The distinction between conscious and unconscious has become a bitterly contested flashpoint between the two camps, but the differences aren’t as great as they appear. Marcora does indeed argue that the decision to speed up, slow down, or stop is always conscious and voluntary. But such “decisions,” he acknowledges, can be effectively forced on you by an intolerably high sense of effort. And crucially, they can still be influenced by any number of factors that you’re not consciously aware of, as demonstrated most clearly by his own experiment with subliminal images. Noakes and his colleagues, on the other side, don’t dispute the importance of effort, motivation, and conscious decision making. When you run a marathon, it’s not the central governor that prevents you from sprinting for the first 100 meters (a fact demonstrated by the enthusiastic souls who do, in fact, sprint at the start of marathons and later pay the price).

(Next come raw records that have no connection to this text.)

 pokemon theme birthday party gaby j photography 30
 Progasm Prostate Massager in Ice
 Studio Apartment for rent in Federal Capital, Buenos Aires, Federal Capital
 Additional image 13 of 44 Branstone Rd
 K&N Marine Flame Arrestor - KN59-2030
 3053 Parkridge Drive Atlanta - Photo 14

It’s true, though, that there are some real contrasts between Noakes’s and Marcora’s theories, and they’re most obvious at the limits of total exhaustion—a state most people rarely, if ever, encounter. Imagine going to the gym, setting the treadmill to 10 miles per hour, and deciding to run for as long as you can. For most people, the decision to step off will be purely voluntary, a simple result of the effort becoming greater than they’re willing to tolerate. But if, instead, you’re running the final mile of the Olympic marathon, neck-and-neck with a rival for the gold medal, it’s harder to accept that the runner who slackens first does so because the effort feels too great or because she’s not motivated enough. Noakes would argue that the runner’s brain is overriding her conscious desires, reducing muscle recruitment in order to prevent damage to critical organs—and that process is not only unconscious, but is flatly contradicting the runner’s conscious decisions. To anyone who has raced seriously, it’s the latter explanation that feels right.

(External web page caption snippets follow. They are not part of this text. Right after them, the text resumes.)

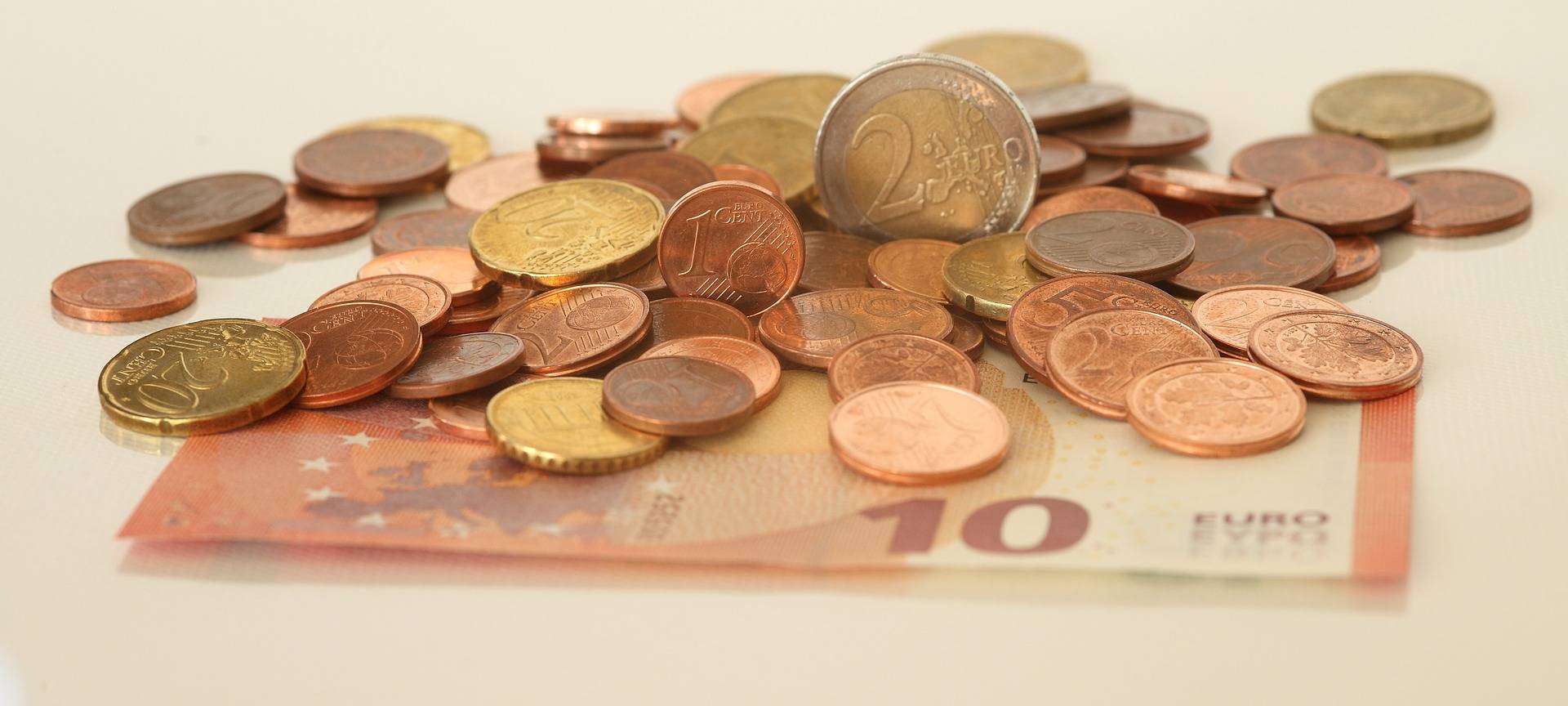 Noch keine Steuererhöhungen in Erndtebrück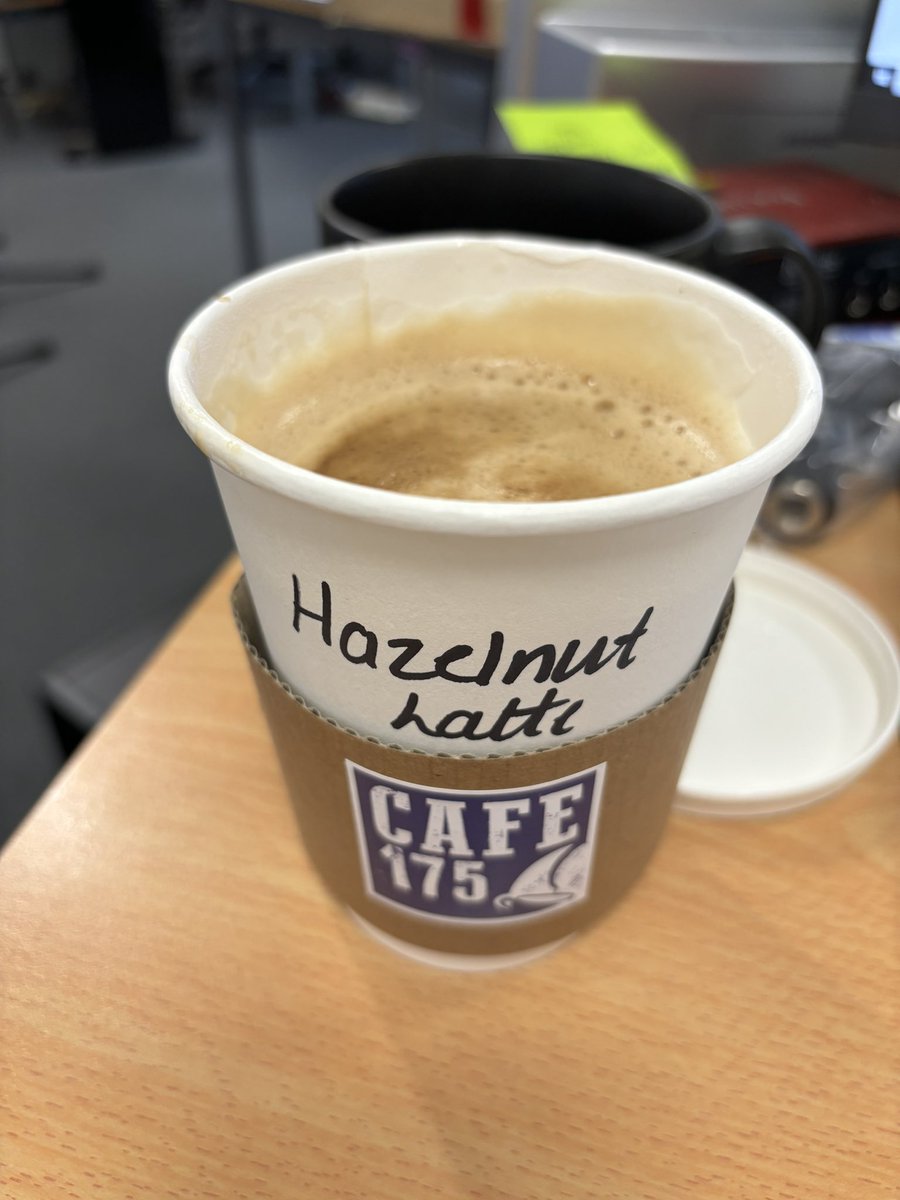 Airdrie Academy Music Department tweet media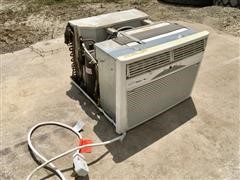 Crosley Heat/Cool Window AC Unit 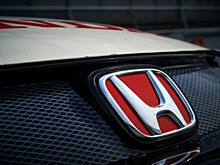 Honda начала в России программу по реализации автомобилей с пробегом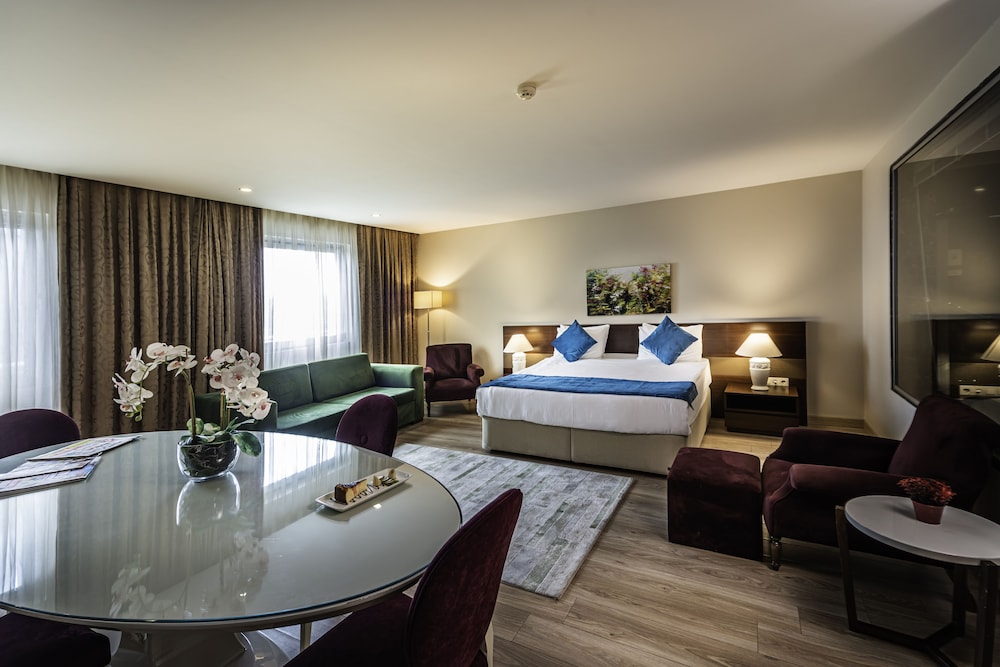 Rox Hotel 14/52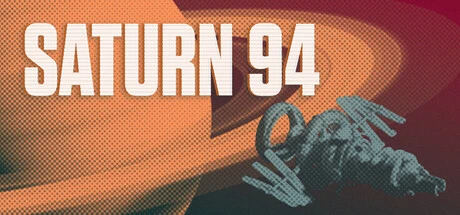 Games like Saturn 94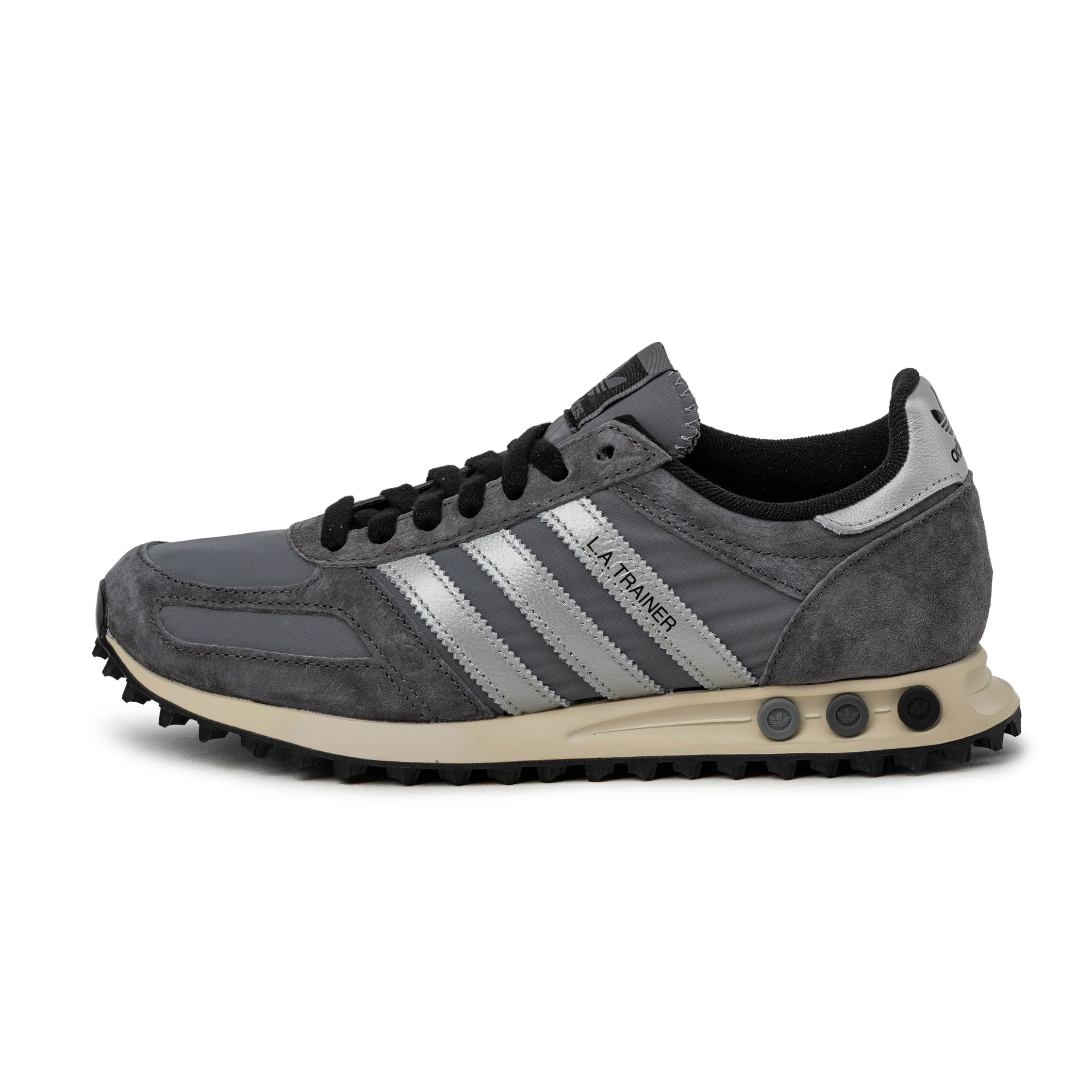 Adidas LA Trainer OG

Of course, the other option is that such scenarios of truly maximal effort and motivation push you to plain old physical limits—that, as A. V. Hill would have argued nearly a century ago, it’s muscle fatigue or the limits of oxygen delivery that hold you back in the final mile of the Olympics. When I first started planning this book, in 2009, it was going to be all about Tim Noakes and how his ideas had upended the conventional body-centric view of endurance. Then I discovered Marcora’s work, and realized that no explanation of endurance could be complete without considering the psychology involved. And then, as I dug deeper, I got to know some of the physiologists who don’t believe either of them, and whose views of human endurance are still rooted in the heart, lungs, and muscles—like University of Exeter physiologist Andrew Jones, who helped guide Paula Radcliffe to a marathon world record and whose Breaking2 lab data suggests Eliud Kipchoge is capable of a sub-two-hour run. And I discovered that they, too, have some powerful evidence to back their views.

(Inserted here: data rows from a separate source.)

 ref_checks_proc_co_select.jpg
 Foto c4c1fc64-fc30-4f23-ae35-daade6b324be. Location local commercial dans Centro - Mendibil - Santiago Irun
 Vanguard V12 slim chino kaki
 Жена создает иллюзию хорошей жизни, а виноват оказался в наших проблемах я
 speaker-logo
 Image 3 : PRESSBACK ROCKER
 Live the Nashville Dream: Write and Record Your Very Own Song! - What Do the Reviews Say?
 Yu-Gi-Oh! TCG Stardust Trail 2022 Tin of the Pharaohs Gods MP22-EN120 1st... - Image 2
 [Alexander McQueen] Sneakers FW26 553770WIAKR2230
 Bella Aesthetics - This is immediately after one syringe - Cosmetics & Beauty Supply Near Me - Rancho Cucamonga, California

So who is right? The short answer is that scientists are currently fighting about it, strenuously and sometimes bitterly, with no end in sight. The longer—and to me, more interesting—answer is that, as the comparison above between running on a treadmill in the gym and racing in the Olympics illustrates, it depends. In Part II of the book, we’ll explore how specific factors like pain, oxygen, heat, thirst, and fuel define your limits in different contexts. We’ll encounter situations that seem to confirm Noakes’s view, like sports drinks that boost your endurance even if you don’t swallow them. We’ll explore whether it’s really possible for a panicked mother to lift a car off her child. And we’ll see what happens when an injection in the spine temporarily removes the limits imposed by the brain, allowing athletes to push their muscles all the way to the brink—a dream scenario that turns out to be more of a nightmare.